__The problem__: Copy every entry below word for word, leaving out the pictures.

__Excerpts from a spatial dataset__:
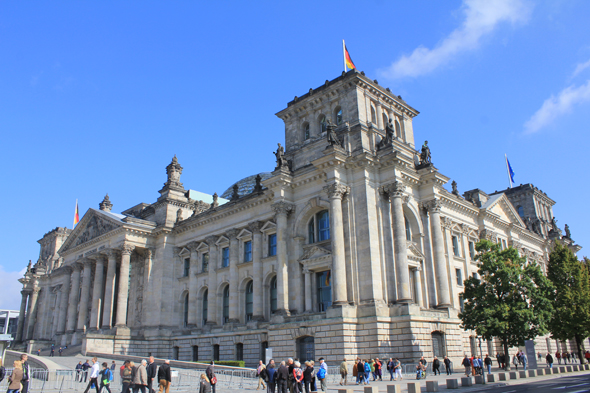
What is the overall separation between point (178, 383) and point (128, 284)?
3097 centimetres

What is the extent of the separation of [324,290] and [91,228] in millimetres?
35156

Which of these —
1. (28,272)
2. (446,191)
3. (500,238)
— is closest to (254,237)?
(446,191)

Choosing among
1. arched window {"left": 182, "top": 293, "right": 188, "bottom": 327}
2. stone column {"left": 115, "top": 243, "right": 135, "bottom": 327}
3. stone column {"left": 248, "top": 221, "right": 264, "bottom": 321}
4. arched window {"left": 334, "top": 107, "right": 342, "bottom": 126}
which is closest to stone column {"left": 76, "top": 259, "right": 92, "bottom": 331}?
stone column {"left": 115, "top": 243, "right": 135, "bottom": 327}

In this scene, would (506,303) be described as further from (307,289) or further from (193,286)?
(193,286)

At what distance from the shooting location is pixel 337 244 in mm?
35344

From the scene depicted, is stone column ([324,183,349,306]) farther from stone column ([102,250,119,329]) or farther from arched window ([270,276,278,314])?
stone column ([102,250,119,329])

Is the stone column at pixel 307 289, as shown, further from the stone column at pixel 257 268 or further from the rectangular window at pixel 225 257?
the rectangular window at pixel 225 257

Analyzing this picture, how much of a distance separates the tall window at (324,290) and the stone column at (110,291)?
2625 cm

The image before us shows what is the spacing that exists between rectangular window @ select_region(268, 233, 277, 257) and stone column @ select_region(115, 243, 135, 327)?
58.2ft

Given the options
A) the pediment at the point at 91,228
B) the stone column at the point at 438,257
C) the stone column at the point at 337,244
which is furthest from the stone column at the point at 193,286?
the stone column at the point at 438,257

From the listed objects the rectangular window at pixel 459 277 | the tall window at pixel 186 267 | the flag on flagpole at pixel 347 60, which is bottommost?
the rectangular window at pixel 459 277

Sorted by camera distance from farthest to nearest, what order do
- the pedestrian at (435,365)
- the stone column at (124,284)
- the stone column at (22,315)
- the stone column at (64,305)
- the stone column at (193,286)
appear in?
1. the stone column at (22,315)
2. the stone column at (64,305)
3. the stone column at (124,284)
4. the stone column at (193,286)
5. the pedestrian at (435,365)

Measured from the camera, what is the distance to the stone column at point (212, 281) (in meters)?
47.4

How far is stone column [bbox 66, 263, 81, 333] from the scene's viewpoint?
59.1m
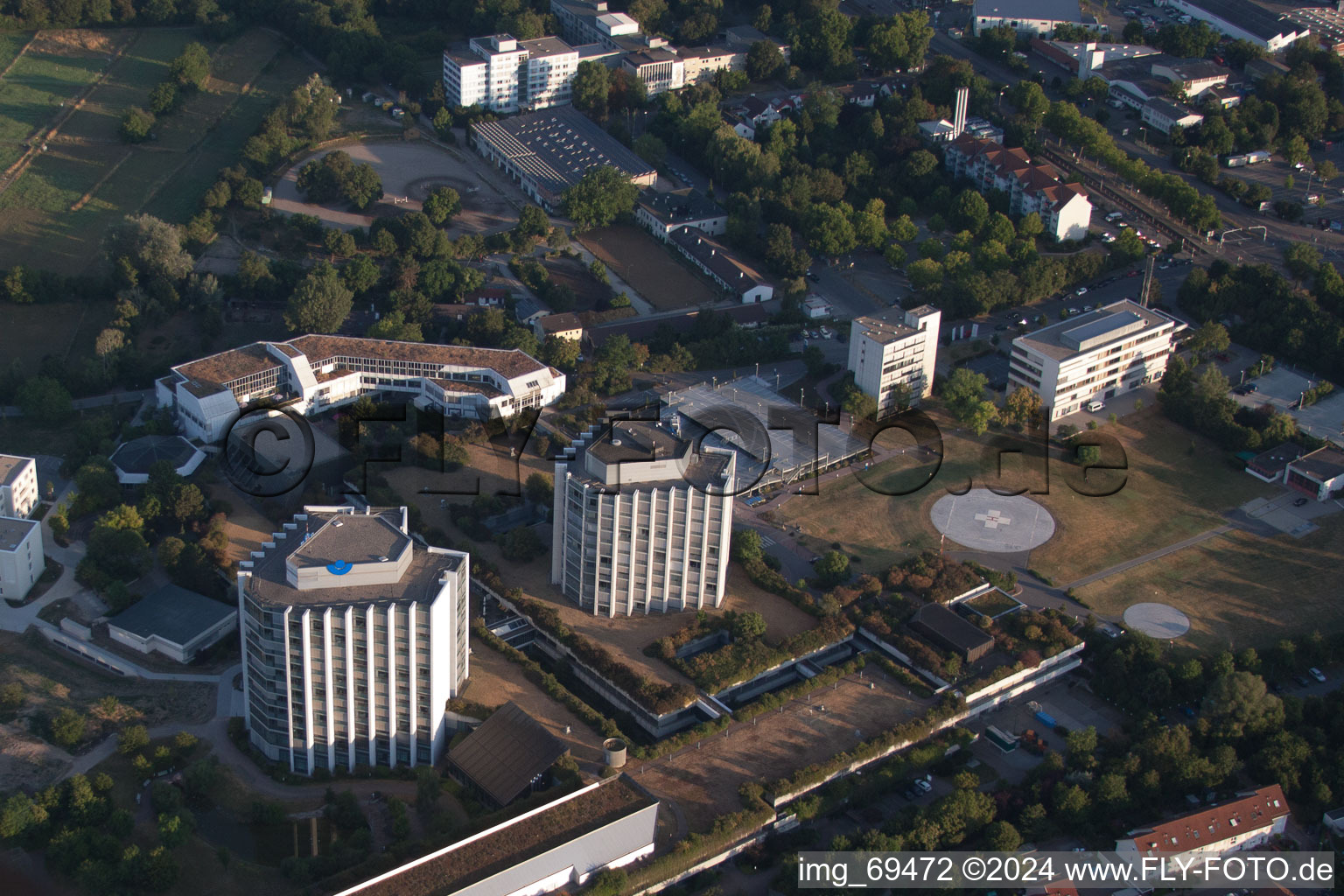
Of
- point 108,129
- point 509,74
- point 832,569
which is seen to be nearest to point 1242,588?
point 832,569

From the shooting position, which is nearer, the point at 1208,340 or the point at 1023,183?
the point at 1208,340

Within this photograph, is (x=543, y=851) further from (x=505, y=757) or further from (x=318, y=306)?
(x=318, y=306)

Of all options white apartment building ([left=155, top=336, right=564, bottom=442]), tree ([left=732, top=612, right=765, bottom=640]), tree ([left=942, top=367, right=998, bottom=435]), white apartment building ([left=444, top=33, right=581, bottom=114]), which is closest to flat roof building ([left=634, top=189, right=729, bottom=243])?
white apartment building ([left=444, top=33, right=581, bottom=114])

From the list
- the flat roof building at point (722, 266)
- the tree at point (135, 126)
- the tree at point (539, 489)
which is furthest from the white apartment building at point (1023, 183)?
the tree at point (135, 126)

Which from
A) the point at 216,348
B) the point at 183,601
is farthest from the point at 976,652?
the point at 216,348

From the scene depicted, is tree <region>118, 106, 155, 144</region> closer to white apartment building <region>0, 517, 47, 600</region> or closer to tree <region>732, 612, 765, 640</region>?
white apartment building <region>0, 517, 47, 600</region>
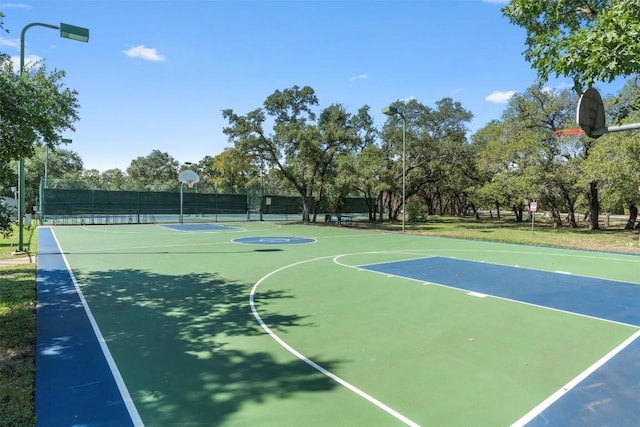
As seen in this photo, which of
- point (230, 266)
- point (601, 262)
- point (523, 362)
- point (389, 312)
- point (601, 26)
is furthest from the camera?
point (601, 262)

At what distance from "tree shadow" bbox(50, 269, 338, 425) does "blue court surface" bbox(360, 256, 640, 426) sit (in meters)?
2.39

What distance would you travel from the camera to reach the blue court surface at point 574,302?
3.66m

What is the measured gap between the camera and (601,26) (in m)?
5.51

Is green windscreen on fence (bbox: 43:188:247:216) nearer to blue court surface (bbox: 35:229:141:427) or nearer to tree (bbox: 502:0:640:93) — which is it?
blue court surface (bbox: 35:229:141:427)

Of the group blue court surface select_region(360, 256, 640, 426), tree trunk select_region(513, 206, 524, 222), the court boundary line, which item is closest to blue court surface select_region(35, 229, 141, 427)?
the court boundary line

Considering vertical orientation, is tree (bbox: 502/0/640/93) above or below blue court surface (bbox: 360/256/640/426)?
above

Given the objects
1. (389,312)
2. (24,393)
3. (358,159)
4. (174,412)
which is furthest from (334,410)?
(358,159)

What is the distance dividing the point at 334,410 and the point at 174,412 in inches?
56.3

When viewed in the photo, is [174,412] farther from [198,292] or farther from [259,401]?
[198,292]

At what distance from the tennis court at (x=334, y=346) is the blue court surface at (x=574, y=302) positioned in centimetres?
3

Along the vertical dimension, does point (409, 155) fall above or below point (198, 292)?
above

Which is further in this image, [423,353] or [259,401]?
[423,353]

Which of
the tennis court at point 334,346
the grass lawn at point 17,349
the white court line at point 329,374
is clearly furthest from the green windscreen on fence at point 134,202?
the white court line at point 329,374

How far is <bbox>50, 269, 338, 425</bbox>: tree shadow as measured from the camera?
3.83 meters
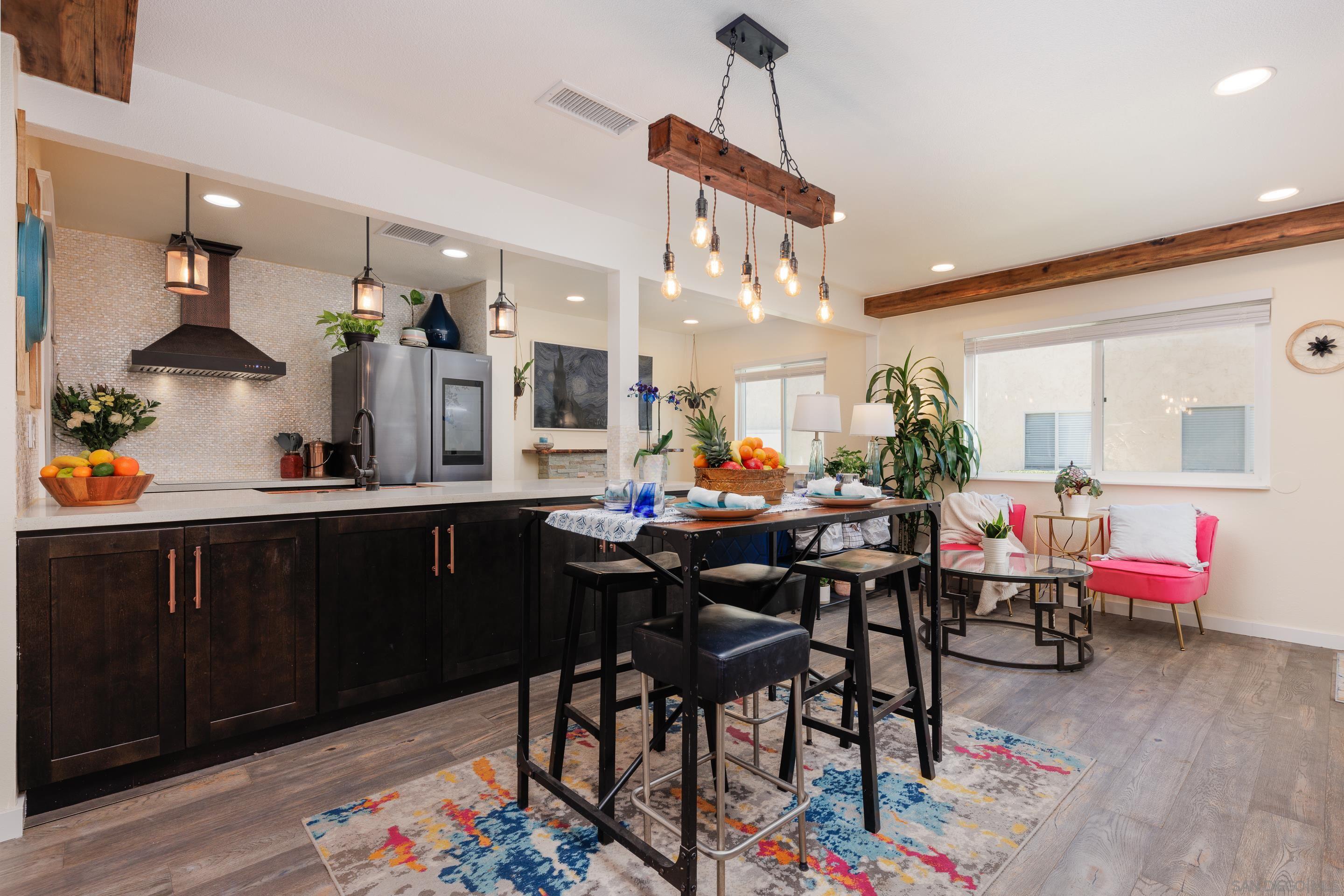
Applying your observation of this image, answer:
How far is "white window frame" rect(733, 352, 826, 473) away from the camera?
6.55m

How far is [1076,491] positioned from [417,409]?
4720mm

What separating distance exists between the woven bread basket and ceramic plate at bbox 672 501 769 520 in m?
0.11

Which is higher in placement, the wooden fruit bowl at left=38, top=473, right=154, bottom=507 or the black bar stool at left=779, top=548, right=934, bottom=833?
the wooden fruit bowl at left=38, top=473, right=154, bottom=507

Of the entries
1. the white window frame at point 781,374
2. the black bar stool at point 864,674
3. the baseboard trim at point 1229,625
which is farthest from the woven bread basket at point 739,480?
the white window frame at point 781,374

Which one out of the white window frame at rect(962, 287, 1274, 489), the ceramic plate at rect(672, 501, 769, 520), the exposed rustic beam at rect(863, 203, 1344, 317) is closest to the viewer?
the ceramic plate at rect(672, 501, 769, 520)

__Expected answer__:
What is the overall separation between point (178, 383) and point (128, 284)?
3097 centimetres

What is the extent of the separation of [324,290] and [91,228] in millimetres?
35156

Which of these —
1. (28,272)
2. (446,191)
3. (500,238)
— is closest to (254,237)?
(446,191)

Choosing among
1. arched window {"left": 182, "top": 293, "right": 188, "bottom": 327}
2. stone column {"left": 115, "top": 243, "right": 135, "bottom": 327}
3. stone column {"left": 248, "top": 221, "right": 264, "bottom": 321}
4. arched window {"left": 334, "top": 107, "right": 342, "bottom": 126}
which is closest to stone column {"left": 76, "top": 259, "right": 92, "bottom": 331}?
stone column {"left": 115, "top": 243, "right": 135, "bottom": 327}

In this scene, would (506,303) be described as further from (307,289) or further from (193,286)?
(193,286)

At what distance from the shooting location is pixel 337 244 in mm?
35344

From the scene depicted, is stone column ([324,183,349,306]) farther from stone column ([102,250,119,329]) or farther from arched window ([270,276,278,314])?
stone column ([102,250,119,329])

Is the stone column at pixel 307 289, as shown, further from the stone column at pixel 257 268 or further from the rectangular window at pixel 225 257?
the rectangular window at pixel 225 257

Analyzing this picture, how much of a distance separates the tall window at (324,290) and the stone column at (110,291)?
2625 cm

The image before us shows what is the spacing that exists between rectangular window @ select_region(268, 233, 277, 257) and stone column @ select_region(115, 243, 135, 327)?
58.2ft

Given the options
A) the pediment at the point at 91,228
B) the stone column at the point at 438,257
C) the stone column at the point at 337,244
which is furthest from the stone column at the point at 193,286?
the stone column at the point at 438,257

From the listed objects the rectangular window at pixel 459 277 | the tall window at pixel 186 267 | the flag on flagpole at pixel 347 60, which is bottommost?
the rectangular window at pixel 459 277

Sorted by camera distance from farthest to nearest, what order do
- the pedestrian at (435,365)
- the stone column at (124,284)
- the stone column at (22,315)
- the stone column at (64,305)
- the stone column at (193,286)
appear in?
1. the stone column at (22,315)
2. the stone column at (64,305)
3. the stone column at (124,284)
4. the stone column at (193,286)
5. the pedestrian at (435,365)

Measured from the camera, what is the distance to the stone column at point (212, 281) (in meters)?
47.4

How far is stone column [bbox 66, 263, 81, 333] from the scene's viewpoint?
59.1m
Of
- point 108,129
- point 509,74
- point 832,569
which is seen to be nearest to point 1242,588?
point 832,569

From the shooting position, which is nearer, the point at 1208,340 or the point at 1023,183?
the point at 1208,340

Within this photograph, is (x=543, y=851) further from (x=505, y=757) or further from (x=318, y=306)?
(x=318, y=306)

Of all options white apartment building ([left=155, top=336, right=564, bottom=442]), tree ([left=732, top=612, right=765, bottom=640]), tree ([left=942, top=367, right=998, bottom=435]), white apartment building ([left=444, top=33, right=581, bottom=114]), which is closest to flat roof building ([left=634, top=189, right=729, bottom=243])?
white apartment building ([left=444, top=33, right=581, bottom=114])

From the list
- the flat roof building at point (722, 266)
- the tree at point (135, 126)
- the tree at point (539, 489)
which is furthest from the white apartment building at point (1023, 183)?
the tree at point (135, 126)

Which from
A) the point at 216,348
B) the point at 183,601
is farthest from the point at 976,652?
the point at 216,348

From the scene depicted, is tree <region>118, 106, 155, 144</region> closer to white apartment building <region>0, 517, 47, 600</region> or closer to tree <region>732, 612, 765, 640</region>?
white apartment building <region>0, 517, 47, 600</region>
As seen in this photo, which of
- point (230, 266)
- point (601, 262)
- point (523, 362)
- point (389, 312)
- point (601, 26)
is furthest from the camera?
point (601, 262)

At what distance from "tree shadow" bbox(50, 269, 338, 425) does "blue court surface" bbox(360, 256, 640, 426) sit (in meters)?
2.39

What distance would you travel from the camera to reach the blue court surface at point 574,302?
3.66m

What is the measured gap between the camera and (601,26) (in m)?
5.51

Is green windscreen on fence (bbox: 43:188:247:216) nearer to blue court surface (bbox: 35:229:141:427) or nearer to tree (bbox: 502:0:640:93) — which is it?
blue court surface (bbox: 35:229:141:427)

Of the group blue court surface select_region(360, 256, 640, 426), tree trunk select_region(513, 206, 524, 222), the court boundary line, which item is closest to blue court surface select_region(35, 229, 141, 427)?
the court boundary line

Considering vertical orientation, is tree (bbox: 502/0/640/93) above or below blue court surface (bbox: 360/256/640/426)?
above

Given the objects
1. (389,312)
2. (24,393)
3. (358,159)
4. (174,412)
which is furthest from (334,410)?
(358,159)

What is the distance dividing the point at 334,410 and the point at 174,412 in inches?
56.3

When viewed in the photo, is [174,412] farther from [198,292] or farther from [259,401]?
[198,292]

At what distance from the tennis court at (x=334, y=346) is the blue court surface at (x=574, y=302) positioned in centimetres?
3

Along the vertical dimension, does point (409, 155) fall above or below point (198, 292)?
above

Which is further in this image, [423,353] or [259,401]?
[423,353]

Which of
the tennis court at point 334,346
the grass lawn at point 17,349
the white court line at point 329,374
is clearly furthest from the green windscreen on fence at point 134,202?
the white court line at point 329,374

How far is <bbox>50, 269, 338, 425</bbox>: tree shadow as measured from the camera?
3.83 meters
Applying your observation of this image, answer:
How far is "white window frame" rect(733, 352, 826, 473) away from the camera?
6.55m

How far is [1076,491] positioned from [417,409]?
4720mm

What separating distance exists between the woven bread basket and ceramic plate at bbox 672 501 769 520 in m?
0.11

Which is higher in placement, the wooden fruit bowl at left=38, top=473, right=154, bottom=507 or the black bar stool at left=779, top=548, right=934, bottom=833?
the wooden fruit bowl at left=38, top=473, right=154, bottom=507

Of the entries
1. the white window frame at point 781,374
2. the black bar stool at point 864,674
3. the baseboard trim at point 1229,625
which is farthest from the woven bread basket at point 739,480?
the white window frame at point 781,374

Which one out of the white window frame at rect(962, 287, 1274, 489), the ceramic plate at rect(672, 501, 769, 520), the exposed rustic beam at rect(863, 203, 1344, 317) is closest to the viewer?
the ceramic plate at rect(672, 501, 769, 520)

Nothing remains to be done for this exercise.